Image of controversial revolutionary leader, with Irish roots, displayed in Miami Airport insults exiled Cuban community
The Irish government has apologized after a portrait of Che Guevara was featured as part of an exhibit at Miami International Airport portraying the most famous Irish people in Latin America. The exhibit of huge murals was to celebrate direct flights to Ireland from Miami.
The Irish Embassy said the Che poster was not supposed to be included in the exhibit. “It was removed as soon as we discovered the error this morning,” said Carol Jordan, communications director. “We fully understand the sensitivity and deeply regret the error.”
The exile Cuban community in Miami detest Che Guevara, who was right-hand man to Fidel Castro who drove Cubans who opposed him into exile.
The Che image, displayed at the airport's E terminal, was the famous one created in 1968 by the Irish artist Jim Fitzpatrick.
“The photo of Che is no longer there, they took it away,” an airport employee told the Miami Herald.
“I saw it last night and I did not agree with it being on display.
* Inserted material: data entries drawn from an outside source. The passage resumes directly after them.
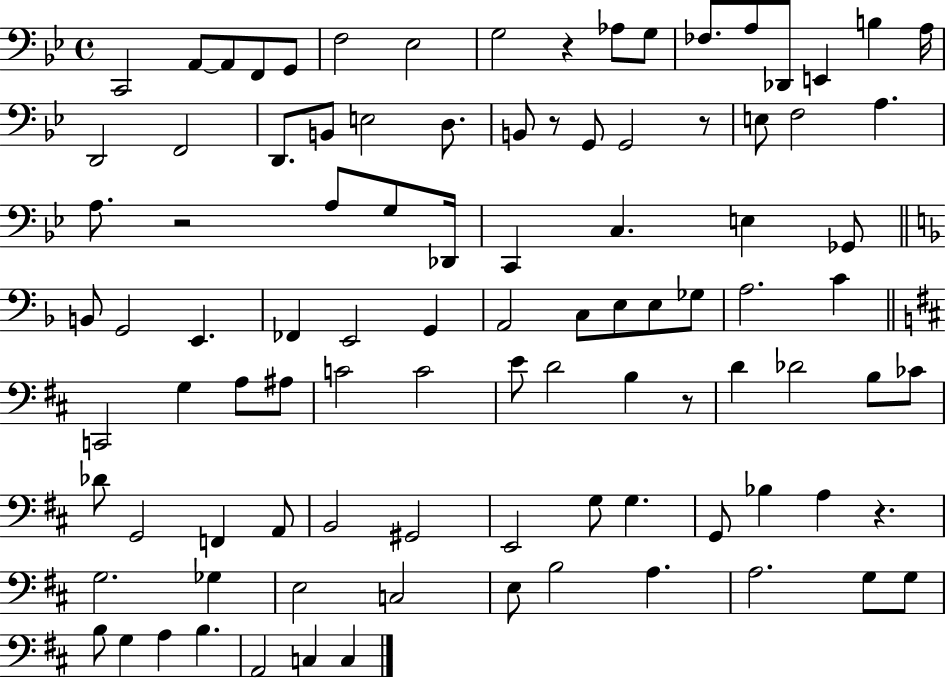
{
  \clef bass
  \time 4/4
  \defaultTimeSignature
  \key bes \major
  \repeat volta 2 { c,2 a,8~~ a,8 f,8 g,8 | f2 ees2 | g2 r4 aes8 g8 | fes8. a8 des,8 e,4 b4 a16 | \break d,2 f,2 | d,8. b,8 e2 d8. | b,8 r8 g,8 g,2 r8 | e8 f2 a4. | \break a8. r2 a8 g8 des,16 | c,4 c4. e4 ges,8 | \bar "||" \break \key f \major b,8 g,2 e,4. | fes,4 e,2 g,4 | a,2 c8 e8 e8 ges8 | a2. c'4 | \break \bar "||" \break \key d \major c,2 g4 a8 ais8 | c'2 c'2 | e'8 d'2 b4 r8 | d'4 des'2 b8 ces'8 | \break des'8 g,2 f,4 a,8 | b,2 gis,2 | e,2 g8 g4. | g,8 bes4 a4 r4. | \break g2. ges4 | e2 c2 | e8 b2 a4. | a2. g8 g8 | \break b8 g4 a4 b4. | a,2 c4 c4 | } \bar "|."
}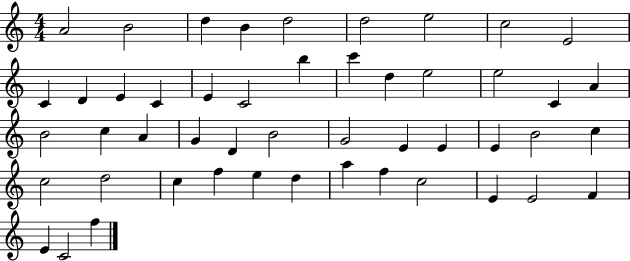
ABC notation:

X:1
T:Untitled
M:4/4
L:1/4
K:C
A2 B2 d B d2 d2 e2 c2 E2 C D E C E C2 b c' d e2 e2 C A B2 c A G D B2 G2 E E E B2 c c2 d2 c f e d a f c2 E E2 F E C2 f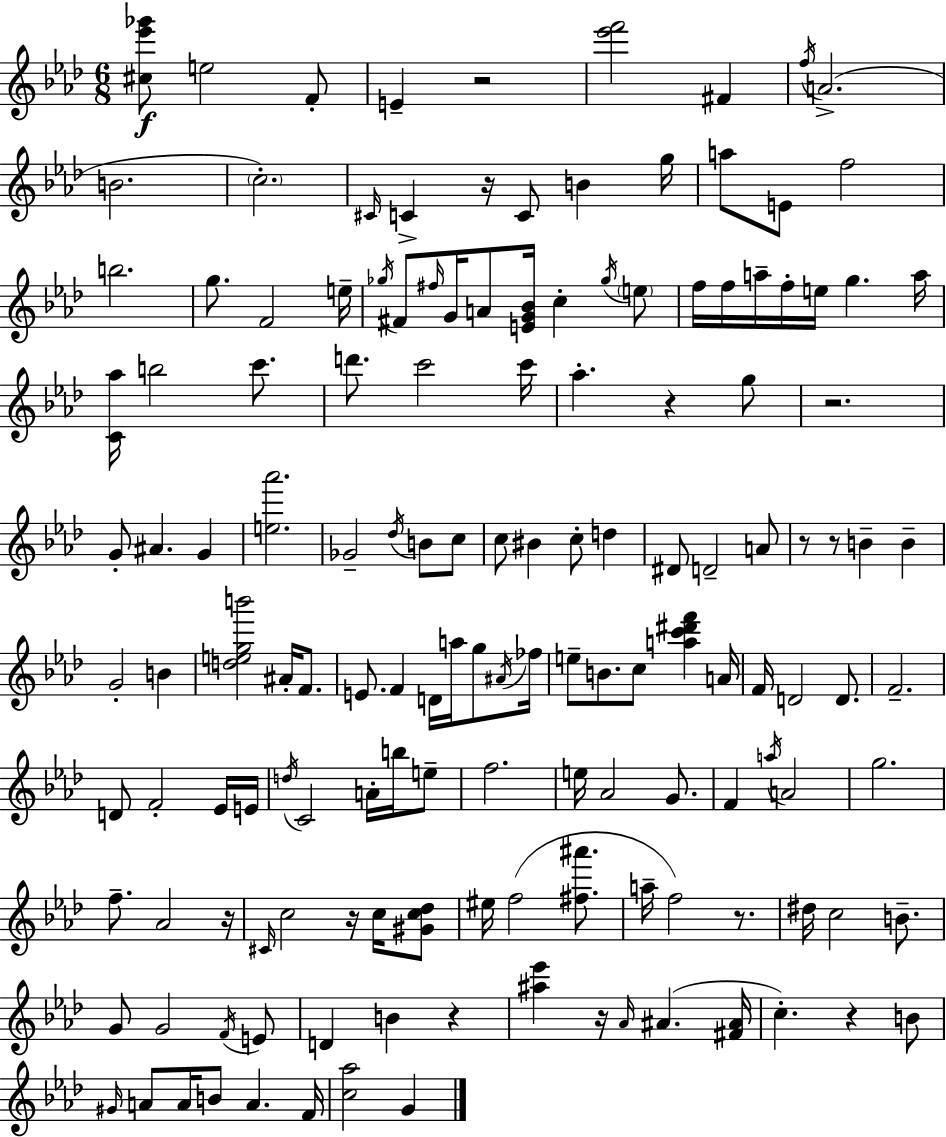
[C#5,Eb6,Gb6]/e E5/h F4/e E4/q R/h [Eb6,F6]/h F#4/q F5/s A4/h. B4/h. C5/h. C#4/s C4/q R/s C4/e B4/q G5/s A5/e E4/e F5/h B5/h. G5/e. F4/h E5/s Gb5/s F#4/e F#5/s G4/s A4/e [E4,G4,Bb4]/s C5/q Gb5/s E5/e F5/s F5/s A5/s F5/s E5/s G5/q. A5/s [C4,Ab5]/s B5/h C6/e. D6/e. C6/h C6/s Ab5/q. R/q G5/e R/h. G4/e A#4/q. G4/q [E5,Ab6]/h. Gb4/h Db5/s B4/e C5/e C5/e BIS4/q C5/e D5/q D#4/e D4/h A4/e R/e R/e B4/q B4/q G4/h B4/q [D5,E5,G5,B6]/h A#4/s F4/e. E4/e. F4/q D4/s A5/s G5/e A#4/s FES5/s E5/e B4/e. C5/e [A5,C6,D#6,F6]/q A4/s F4/s D4/h D4/e. F4/h. D4/e F4/h Eb4/s E4/s D5/s C4/h A4/s B5/s E5/e F5/h. E5/s Ab4/h G4/e. F4/q A5/s A4/h G5/h. F5/e. Ab4/h R/s C#4/s C5/h R/s C5/s [G#4,C5,Db5]/e EIS5/s F5/h [F#5,A#6]/e. A5/s F5/h R/e. D#5/s C5/h B4/e. G4/e G4/h F4/s E4/e D4/q B4/q R/q [A#5,Eb6]/q R/s Ab4/s A#4/q. [F#4,A#4]/s C5/q. R/q B4/e G#4/s A4/e A4/s B4/e A4/q. F4/s [C5,Ab5]/h G4/q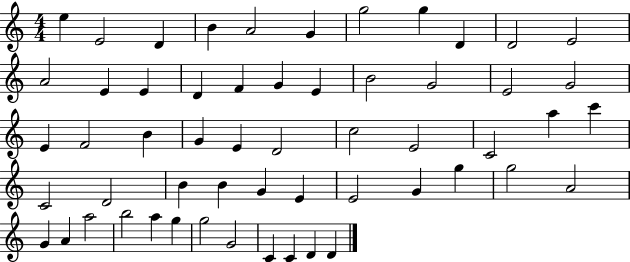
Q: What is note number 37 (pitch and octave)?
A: B4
They should have put another photo of celebrities from Cuba, but not Che, who was a murderer. That's good to put it in Cuba or Venezuela, where there are communists, but not here.”
Greg Chin, director of communications at the airport, told el Nuevo Herald that airport authorities told organizers that the Che poster would not be part of the display out of concern for the Cuban exile community.
The Che poster was removed early Friday. “He was not at the airport for even 12 hours,” Chin said.
The Miami mayor’s office said it “deeply regrets” the incident and had no knowledge of the Che poster.
Guevara’s Irish ancestry comes from his paternal grandmother, Ana Isabel Lynch. Guevara visited Ireland on one occasion and traced his Irish roots.